Vagabondage méditerranéen

par 31 mai 2025À la une, Art contemporain

Avec les premiers rayons de soleil, l’envie de se pencher sur le patrimoine culturel et artistique des régions ensoleillées est irrésistible. Zigzaguant entre les ruines témoins de notre histoire, à l’ombre des pins parasol, une seule envie: vagabonder! Zoom sur cinq artistes qui ont su faire parler leur héritage à travers leur art.

Tarragone

Née en 1952 à Tarragone, l’artiste catalano-vénézuelienne Mariaelena Roqué crée une rencontre entre les arts visuels et ceux de la scène. Dans sa pratique, l’artiste critique la position de la femme dans notre société patriarcale. Le musée d’art moderne a su faire dialoguer les œuvres de l’artiste avec sa collection permanente dans une rétrospective haute en couleurs! Les installations de Mariaelena Roqué supportent des robes s’apparentant à des costumes de théâtre. Elles rappellent des figures papales avec Antipapas, mais aussi à des entités païennes, notamment avec la performance Ampulleriia qui donnera naissance à la vidéo Donaulls Donaulls (2019). Ici, on y découvre l’artiste traînant des mannequins en carton enchaînés dans une rizière asséchée à Aldea. Le terme “ampulleria”, signifiant ampullaire en catalan est le nom scientifique d’un mollusque d’eau douce. Dans une procession qui semble on ne peut plus pénible, l’artiste amène les mannequins dont la texture s’apparente à des ossements dans une coquille géante vide. Lors de son périple, elle chute et s’affale sur un des corps, comme s’il s’agissait d’un être perdu. Dans cette œuvre, l’artiste dresse un triste constat sur le manque d’eau dans les régions du Sud. En effet, depuis quelques années la Catalogne, comme beaucoup de régions méditerranéennes, manque cruellement d’eau.

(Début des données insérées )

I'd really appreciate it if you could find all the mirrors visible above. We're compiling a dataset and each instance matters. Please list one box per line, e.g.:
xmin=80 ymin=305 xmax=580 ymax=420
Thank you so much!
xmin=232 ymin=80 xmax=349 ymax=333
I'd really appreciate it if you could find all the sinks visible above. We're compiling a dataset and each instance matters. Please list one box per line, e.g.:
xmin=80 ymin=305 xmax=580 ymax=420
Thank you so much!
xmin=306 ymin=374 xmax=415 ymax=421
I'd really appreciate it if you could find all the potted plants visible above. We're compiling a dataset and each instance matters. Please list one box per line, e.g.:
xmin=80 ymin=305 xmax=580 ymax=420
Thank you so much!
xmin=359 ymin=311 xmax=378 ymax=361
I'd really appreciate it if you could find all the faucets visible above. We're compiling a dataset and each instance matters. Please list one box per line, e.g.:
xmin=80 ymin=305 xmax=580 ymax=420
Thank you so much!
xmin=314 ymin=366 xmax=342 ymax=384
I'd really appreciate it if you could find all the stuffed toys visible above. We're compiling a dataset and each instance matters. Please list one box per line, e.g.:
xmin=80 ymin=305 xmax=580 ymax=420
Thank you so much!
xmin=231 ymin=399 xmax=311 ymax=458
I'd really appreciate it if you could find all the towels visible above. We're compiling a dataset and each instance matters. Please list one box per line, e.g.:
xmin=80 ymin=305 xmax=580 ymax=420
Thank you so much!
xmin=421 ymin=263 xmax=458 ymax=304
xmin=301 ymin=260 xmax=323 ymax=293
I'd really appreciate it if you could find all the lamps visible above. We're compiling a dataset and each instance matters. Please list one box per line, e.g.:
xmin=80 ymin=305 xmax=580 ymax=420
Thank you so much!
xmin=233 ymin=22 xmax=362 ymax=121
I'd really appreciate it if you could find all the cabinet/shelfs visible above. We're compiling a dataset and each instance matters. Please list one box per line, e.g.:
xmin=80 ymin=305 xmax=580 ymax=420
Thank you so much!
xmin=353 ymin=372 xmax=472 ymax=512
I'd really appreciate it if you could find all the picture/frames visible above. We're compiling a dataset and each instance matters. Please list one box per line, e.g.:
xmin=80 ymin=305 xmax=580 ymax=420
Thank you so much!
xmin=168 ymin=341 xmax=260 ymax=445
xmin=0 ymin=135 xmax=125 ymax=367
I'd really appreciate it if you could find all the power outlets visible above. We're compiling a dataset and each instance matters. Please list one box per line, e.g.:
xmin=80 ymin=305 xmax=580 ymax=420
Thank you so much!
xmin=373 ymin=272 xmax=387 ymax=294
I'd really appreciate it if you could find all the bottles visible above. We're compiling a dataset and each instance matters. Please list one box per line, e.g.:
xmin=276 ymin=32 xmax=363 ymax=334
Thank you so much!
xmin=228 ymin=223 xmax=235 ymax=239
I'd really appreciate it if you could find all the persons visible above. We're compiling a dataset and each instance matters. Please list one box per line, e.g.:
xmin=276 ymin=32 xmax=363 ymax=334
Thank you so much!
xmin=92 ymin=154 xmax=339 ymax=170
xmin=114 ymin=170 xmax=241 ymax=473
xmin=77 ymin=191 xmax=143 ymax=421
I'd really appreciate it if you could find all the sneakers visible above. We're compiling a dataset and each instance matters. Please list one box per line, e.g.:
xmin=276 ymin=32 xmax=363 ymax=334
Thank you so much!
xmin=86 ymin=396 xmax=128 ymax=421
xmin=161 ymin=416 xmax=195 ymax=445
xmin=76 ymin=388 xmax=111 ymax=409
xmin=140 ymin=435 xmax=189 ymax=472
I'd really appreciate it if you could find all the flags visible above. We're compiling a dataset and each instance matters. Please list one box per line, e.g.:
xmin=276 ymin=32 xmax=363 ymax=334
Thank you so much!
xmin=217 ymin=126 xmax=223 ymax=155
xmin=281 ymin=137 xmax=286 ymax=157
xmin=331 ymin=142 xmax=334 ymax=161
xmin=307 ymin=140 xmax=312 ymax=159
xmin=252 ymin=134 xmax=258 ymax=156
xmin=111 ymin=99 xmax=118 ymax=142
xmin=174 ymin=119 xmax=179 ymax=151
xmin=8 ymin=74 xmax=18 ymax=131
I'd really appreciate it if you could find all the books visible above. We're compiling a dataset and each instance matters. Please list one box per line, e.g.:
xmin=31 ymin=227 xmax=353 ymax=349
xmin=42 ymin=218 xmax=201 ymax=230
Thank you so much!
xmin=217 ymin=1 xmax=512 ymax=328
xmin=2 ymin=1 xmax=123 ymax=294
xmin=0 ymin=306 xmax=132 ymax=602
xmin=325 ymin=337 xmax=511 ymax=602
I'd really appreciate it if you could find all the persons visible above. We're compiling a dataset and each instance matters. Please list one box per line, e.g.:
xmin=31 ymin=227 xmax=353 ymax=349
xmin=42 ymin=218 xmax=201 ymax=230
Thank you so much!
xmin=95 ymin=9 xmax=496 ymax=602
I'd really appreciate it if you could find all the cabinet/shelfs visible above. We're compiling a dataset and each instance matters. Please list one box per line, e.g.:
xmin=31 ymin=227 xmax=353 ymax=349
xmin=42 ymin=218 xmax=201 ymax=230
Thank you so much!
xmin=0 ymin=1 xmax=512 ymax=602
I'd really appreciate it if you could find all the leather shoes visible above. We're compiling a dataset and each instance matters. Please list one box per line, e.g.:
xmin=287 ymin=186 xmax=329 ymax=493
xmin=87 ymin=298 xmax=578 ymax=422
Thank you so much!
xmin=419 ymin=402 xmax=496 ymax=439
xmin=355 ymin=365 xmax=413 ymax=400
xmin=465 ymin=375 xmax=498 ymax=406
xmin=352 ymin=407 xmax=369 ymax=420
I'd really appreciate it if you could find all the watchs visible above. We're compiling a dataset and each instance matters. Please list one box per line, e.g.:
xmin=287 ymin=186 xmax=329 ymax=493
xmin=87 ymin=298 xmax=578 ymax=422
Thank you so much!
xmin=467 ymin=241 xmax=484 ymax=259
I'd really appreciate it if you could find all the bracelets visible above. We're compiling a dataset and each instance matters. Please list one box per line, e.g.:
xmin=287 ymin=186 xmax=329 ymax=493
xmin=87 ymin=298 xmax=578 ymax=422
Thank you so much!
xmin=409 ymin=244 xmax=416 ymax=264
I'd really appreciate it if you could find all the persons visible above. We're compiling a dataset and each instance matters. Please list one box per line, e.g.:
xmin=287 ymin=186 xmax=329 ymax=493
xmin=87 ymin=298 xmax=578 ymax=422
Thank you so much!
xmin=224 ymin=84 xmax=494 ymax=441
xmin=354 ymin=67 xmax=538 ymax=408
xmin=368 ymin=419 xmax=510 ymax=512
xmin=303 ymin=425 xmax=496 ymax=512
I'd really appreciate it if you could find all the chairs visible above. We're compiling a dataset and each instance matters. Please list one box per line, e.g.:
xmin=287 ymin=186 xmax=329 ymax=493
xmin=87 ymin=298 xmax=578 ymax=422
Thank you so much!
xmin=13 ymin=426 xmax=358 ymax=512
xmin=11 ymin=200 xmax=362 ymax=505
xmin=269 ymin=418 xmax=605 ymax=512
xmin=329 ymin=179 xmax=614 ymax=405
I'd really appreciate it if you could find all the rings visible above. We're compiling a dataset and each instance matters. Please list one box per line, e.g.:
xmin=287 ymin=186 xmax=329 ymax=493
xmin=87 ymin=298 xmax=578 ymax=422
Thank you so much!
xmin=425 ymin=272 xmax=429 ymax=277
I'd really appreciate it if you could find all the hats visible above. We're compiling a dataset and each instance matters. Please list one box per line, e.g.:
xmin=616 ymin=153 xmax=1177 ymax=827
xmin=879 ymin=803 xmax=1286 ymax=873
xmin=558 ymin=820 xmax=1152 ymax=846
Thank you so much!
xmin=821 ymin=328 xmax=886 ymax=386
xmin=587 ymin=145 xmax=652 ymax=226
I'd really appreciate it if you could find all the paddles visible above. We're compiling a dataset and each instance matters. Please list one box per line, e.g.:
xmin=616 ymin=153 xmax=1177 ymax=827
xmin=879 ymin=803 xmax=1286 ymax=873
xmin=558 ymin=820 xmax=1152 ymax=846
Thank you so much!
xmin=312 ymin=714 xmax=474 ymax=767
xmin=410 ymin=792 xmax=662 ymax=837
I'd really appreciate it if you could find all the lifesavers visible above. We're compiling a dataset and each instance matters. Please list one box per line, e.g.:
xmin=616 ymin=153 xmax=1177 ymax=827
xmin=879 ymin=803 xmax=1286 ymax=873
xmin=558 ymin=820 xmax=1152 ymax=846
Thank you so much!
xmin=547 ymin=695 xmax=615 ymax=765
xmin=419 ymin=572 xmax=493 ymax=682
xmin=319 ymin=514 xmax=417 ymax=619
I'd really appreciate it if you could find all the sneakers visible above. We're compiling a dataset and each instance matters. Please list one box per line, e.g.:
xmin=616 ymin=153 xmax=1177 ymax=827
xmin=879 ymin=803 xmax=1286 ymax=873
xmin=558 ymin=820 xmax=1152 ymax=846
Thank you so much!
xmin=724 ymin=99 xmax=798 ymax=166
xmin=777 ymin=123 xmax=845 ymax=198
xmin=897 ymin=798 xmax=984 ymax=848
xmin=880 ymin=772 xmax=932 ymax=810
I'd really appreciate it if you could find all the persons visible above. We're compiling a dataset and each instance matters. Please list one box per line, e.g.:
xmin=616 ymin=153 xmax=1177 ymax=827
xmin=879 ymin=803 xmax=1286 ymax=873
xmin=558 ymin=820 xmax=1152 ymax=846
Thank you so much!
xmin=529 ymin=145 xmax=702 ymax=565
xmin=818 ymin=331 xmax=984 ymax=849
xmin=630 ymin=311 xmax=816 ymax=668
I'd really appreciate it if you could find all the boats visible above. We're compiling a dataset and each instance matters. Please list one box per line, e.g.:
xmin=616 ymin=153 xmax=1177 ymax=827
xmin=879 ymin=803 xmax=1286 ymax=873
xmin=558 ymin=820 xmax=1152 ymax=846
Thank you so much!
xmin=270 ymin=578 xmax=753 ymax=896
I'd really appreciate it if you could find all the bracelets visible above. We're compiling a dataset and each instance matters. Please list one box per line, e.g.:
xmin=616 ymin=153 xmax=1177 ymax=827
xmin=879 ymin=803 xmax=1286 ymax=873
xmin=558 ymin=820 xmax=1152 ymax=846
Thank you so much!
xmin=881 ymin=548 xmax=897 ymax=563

Derrière cette mise en scène métaphorique réalisée dans le delta de l’Èbre, on peut déceler une deuxième lecture bien plus sombre. Sur ces terres, bon nombre de corps sont tombés lors de la bataille de l’Èbre en 1938. Le grand-père de Mariaelena Roqué y est décédé, alors que l’artiste et sa famille se sont réfugiés au Venezuela pour échapper à l’horreur de la guerre. En étreignant ces parties de corps en carton, l’artiste se met à la place des personnes ayant perdu un proche sur le champ de bataille. L’escargot, une structure réalisée initialement pour un spectacle créé avec son ex-compagnon pianiste, devient ici un refuge. L’artiste s’intéresse beaucoup à l’hermaphrodisme de ce mollusque, car il est synonyme de changement. Au fil de ces dernières années, l’artiste a été spectatrice de la métamorphose de cette région due à la sécheresse.

Donaulls Donaulls, 2019, Mariaelena Roqué

Perama

Rencontré récemment à la galerie Analix Forever, Marios Fournaris est l’un des membres actifs du projet initié par Barbara Polla : Sharing Perama. Ce projet culturel et humaniste vise à inclure des œuvres d’art et des activités artistiques dans l’espace public de Perama, une banlieue d’Athènes qui a été culturellement négligée pendant des décennies. Originaire de cette ville portuaire, Marios Fournaris montre la face cachée de la Grèce, à mille lieues des spots touristiques. Ici, les infrastructures métalliques du port ont remplacé les plages paradisiaques.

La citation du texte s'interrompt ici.